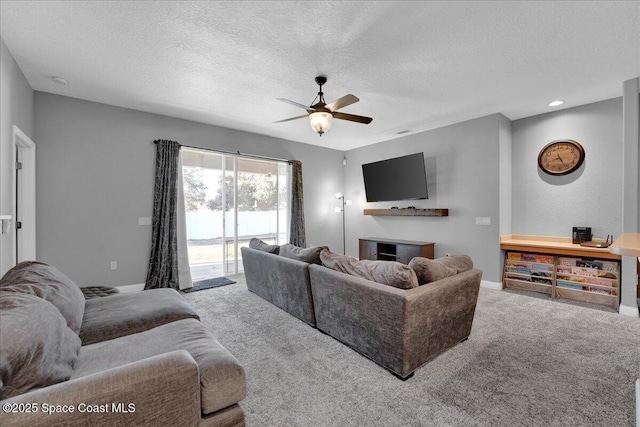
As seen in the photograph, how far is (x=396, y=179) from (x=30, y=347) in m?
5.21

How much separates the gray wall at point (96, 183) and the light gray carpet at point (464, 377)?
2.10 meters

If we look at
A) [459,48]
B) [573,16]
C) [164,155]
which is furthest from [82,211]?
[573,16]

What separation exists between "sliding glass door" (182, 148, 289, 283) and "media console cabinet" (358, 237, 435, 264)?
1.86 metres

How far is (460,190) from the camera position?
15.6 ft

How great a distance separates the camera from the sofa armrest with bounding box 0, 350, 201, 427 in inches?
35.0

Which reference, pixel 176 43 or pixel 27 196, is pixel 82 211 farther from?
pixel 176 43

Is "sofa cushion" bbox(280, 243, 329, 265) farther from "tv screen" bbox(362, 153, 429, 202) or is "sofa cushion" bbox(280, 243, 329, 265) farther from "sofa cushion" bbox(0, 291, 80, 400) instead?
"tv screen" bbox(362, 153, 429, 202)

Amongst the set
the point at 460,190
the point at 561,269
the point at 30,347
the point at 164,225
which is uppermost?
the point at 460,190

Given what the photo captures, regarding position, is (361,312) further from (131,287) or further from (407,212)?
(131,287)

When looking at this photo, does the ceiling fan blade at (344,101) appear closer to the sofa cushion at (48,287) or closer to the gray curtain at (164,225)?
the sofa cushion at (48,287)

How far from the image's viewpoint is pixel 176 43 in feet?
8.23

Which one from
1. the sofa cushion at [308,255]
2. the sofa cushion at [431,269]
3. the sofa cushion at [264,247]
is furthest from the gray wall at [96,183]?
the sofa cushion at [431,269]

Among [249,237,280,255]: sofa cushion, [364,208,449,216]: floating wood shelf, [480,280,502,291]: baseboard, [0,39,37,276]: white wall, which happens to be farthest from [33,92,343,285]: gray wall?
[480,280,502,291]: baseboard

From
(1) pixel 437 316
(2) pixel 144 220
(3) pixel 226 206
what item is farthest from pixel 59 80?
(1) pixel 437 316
...
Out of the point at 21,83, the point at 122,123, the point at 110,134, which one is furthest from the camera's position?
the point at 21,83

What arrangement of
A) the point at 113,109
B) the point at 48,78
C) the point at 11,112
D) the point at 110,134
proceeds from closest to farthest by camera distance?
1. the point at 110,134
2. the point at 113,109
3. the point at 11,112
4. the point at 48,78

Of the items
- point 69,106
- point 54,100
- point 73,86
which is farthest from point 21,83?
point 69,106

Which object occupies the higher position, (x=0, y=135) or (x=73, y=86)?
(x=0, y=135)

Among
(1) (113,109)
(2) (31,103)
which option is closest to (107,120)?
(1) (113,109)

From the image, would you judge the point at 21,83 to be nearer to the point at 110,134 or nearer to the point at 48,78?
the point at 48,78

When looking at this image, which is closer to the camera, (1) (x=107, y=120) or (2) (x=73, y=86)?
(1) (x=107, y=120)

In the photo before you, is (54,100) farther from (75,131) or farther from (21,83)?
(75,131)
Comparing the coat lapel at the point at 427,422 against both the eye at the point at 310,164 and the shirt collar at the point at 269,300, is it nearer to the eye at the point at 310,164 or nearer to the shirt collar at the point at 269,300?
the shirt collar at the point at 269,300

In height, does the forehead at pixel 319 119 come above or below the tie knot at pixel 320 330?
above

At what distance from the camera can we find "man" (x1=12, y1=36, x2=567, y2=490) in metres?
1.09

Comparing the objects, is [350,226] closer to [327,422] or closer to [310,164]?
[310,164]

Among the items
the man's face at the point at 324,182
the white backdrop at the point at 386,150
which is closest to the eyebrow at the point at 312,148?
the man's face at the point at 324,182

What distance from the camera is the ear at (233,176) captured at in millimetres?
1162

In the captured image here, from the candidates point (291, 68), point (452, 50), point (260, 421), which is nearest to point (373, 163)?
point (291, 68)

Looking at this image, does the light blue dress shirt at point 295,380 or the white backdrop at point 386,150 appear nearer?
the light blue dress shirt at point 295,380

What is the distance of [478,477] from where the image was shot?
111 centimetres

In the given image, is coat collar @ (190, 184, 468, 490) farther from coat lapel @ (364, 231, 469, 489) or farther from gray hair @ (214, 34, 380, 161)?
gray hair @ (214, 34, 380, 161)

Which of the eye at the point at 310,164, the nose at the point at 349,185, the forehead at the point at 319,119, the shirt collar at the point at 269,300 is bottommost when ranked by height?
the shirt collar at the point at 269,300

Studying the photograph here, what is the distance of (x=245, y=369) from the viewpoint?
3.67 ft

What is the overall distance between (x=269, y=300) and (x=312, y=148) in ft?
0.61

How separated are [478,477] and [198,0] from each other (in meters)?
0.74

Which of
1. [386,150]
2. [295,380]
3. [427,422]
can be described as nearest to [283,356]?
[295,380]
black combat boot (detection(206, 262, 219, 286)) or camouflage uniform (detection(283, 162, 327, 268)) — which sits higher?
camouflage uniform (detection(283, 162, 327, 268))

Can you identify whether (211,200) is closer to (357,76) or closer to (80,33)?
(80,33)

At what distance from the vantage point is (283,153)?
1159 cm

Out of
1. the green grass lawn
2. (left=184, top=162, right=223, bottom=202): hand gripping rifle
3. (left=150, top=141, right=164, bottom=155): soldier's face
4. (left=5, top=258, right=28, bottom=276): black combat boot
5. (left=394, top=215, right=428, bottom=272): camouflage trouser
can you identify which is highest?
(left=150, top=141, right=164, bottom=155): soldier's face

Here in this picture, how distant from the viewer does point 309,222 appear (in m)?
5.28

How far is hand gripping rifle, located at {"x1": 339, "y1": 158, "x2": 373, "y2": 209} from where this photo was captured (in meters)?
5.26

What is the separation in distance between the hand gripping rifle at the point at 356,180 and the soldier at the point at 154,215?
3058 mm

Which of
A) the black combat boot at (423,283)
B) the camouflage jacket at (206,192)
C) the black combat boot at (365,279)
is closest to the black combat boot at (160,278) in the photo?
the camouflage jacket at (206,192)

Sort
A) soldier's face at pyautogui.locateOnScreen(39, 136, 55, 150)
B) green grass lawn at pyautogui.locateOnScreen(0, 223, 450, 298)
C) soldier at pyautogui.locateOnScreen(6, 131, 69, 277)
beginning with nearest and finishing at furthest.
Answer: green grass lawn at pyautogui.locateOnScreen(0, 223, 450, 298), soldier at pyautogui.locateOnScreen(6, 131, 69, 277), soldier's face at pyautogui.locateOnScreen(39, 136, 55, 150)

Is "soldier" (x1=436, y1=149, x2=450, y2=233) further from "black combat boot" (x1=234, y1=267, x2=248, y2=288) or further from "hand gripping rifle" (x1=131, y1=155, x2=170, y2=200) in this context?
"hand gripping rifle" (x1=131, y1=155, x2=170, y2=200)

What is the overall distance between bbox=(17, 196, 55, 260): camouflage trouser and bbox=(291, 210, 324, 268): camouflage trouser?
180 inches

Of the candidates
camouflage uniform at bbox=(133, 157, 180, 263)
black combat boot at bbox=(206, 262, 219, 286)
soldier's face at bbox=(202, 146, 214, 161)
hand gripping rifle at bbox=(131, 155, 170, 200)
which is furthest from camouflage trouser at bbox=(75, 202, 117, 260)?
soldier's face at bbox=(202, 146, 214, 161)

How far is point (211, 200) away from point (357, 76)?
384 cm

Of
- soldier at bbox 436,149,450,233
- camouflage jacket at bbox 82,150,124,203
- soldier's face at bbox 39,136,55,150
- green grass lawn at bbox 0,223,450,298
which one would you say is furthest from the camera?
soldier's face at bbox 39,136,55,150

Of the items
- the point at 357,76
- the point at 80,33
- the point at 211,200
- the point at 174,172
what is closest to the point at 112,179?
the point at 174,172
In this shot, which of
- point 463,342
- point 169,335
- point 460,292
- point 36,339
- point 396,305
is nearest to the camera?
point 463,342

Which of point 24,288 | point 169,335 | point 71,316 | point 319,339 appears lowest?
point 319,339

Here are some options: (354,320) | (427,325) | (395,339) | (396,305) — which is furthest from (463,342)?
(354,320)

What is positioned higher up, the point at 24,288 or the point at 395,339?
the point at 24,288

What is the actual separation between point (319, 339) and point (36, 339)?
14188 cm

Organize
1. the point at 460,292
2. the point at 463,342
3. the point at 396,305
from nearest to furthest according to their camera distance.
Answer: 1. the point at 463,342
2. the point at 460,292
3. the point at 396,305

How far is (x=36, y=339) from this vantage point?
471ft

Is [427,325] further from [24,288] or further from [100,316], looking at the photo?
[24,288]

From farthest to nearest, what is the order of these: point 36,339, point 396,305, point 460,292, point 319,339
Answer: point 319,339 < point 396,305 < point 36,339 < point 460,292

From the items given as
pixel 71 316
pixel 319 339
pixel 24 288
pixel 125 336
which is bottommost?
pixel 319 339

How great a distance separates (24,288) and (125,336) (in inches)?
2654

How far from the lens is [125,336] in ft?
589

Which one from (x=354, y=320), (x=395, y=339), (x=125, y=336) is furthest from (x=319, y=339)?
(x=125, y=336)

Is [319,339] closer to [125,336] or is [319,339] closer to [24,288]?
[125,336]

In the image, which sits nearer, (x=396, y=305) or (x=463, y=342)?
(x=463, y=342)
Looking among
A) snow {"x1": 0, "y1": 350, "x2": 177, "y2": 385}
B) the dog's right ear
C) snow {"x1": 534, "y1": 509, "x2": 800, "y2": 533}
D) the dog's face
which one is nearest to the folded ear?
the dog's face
* * *
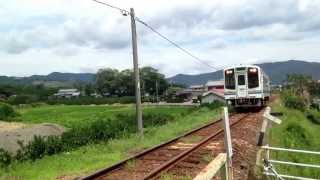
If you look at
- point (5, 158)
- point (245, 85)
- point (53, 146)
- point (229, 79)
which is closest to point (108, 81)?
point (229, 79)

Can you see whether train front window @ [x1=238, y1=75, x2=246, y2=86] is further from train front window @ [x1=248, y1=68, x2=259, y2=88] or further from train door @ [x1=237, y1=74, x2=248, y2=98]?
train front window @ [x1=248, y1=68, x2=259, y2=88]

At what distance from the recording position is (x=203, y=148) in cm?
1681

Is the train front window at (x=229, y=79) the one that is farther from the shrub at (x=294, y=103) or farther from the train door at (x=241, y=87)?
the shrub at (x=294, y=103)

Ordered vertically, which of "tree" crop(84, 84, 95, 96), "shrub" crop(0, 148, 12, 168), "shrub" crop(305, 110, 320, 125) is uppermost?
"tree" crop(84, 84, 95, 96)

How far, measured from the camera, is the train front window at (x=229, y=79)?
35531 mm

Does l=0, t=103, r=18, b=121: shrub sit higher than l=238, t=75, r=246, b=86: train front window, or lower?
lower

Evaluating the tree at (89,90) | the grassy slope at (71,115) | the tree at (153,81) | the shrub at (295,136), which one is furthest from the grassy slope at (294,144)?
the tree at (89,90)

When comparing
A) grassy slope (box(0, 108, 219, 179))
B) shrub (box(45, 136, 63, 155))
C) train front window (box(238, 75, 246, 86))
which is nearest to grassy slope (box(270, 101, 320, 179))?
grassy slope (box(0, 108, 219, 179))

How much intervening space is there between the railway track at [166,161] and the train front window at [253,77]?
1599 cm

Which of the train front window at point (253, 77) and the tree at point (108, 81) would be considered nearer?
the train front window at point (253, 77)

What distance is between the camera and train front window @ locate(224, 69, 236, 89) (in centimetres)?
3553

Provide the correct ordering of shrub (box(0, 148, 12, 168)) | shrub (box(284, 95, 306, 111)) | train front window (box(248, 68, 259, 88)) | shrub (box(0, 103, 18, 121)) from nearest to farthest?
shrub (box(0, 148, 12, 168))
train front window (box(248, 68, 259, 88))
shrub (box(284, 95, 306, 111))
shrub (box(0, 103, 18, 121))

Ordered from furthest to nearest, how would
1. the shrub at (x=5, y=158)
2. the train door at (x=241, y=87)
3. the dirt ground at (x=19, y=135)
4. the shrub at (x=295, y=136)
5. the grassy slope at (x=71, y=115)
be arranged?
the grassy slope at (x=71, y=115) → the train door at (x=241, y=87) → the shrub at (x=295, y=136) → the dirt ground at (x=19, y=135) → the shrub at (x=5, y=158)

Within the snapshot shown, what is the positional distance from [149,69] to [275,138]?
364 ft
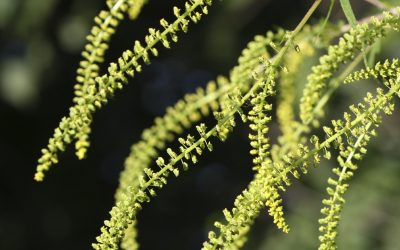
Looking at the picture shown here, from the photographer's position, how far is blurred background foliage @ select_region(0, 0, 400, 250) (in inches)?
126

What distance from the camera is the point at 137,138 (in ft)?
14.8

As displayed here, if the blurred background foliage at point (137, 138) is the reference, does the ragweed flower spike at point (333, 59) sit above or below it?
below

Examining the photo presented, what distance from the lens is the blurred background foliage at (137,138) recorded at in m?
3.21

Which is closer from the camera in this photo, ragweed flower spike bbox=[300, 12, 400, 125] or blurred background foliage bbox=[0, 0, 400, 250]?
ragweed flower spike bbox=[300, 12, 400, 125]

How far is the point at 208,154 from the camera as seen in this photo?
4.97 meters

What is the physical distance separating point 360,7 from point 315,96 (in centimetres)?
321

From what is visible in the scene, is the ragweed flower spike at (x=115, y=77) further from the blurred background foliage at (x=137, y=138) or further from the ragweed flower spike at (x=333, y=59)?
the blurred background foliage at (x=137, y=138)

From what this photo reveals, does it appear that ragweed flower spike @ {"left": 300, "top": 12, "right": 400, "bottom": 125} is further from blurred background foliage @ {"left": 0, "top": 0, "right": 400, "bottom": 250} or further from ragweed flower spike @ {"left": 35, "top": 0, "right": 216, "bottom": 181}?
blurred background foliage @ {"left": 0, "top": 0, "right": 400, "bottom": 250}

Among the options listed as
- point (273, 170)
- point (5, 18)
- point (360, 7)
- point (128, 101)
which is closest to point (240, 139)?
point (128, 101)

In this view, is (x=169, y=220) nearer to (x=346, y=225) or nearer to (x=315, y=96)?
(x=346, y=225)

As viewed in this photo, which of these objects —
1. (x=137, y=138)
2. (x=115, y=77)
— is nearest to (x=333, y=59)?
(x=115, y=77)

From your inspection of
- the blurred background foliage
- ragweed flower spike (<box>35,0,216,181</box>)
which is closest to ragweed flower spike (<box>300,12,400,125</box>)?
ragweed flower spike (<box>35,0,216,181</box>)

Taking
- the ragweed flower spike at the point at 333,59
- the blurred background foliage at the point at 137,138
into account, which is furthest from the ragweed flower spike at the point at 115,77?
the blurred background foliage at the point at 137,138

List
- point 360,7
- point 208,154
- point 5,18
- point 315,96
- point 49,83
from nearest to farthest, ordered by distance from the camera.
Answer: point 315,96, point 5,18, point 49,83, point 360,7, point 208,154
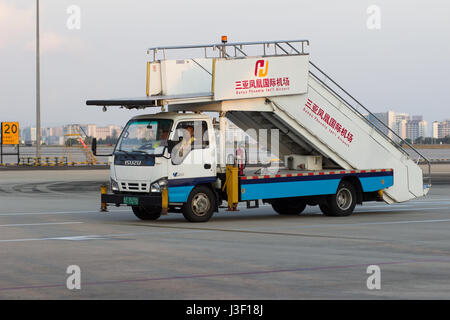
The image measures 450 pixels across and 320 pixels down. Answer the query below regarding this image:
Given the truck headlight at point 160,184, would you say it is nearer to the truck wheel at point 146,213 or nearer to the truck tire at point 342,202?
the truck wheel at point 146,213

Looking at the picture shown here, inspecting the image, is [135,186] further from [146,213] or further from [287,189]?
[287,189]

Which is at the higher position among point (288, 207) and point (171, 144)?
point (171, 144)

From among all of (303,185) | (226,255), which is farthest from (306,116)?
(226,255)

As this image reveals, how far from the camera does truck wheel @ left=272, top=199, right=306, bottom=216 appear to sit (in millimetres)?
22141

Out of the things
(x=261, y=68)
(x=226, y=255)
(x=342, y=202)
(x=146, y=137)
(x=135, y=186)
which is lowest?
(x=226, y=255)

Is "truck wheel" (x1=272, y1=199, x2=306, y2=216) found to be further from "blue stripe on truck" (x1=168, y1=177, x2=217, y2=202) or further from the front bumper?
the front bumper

DESCRIPTION OF THE TASK -
Report each line of the rows above that contains the string "separation", where case counts.

EXERCISE RESPONSE -
What separation exists between "sliding glass door" (182, 148, 289, 283) and "media console cabinet" (358, 237, 435, 264)?
What is the separation in distance between the hand gripping rifle at the point at 356,180 and the soldier at the point at 154,215?
What is the actual separation between point (319, 339) and point (36, 339)?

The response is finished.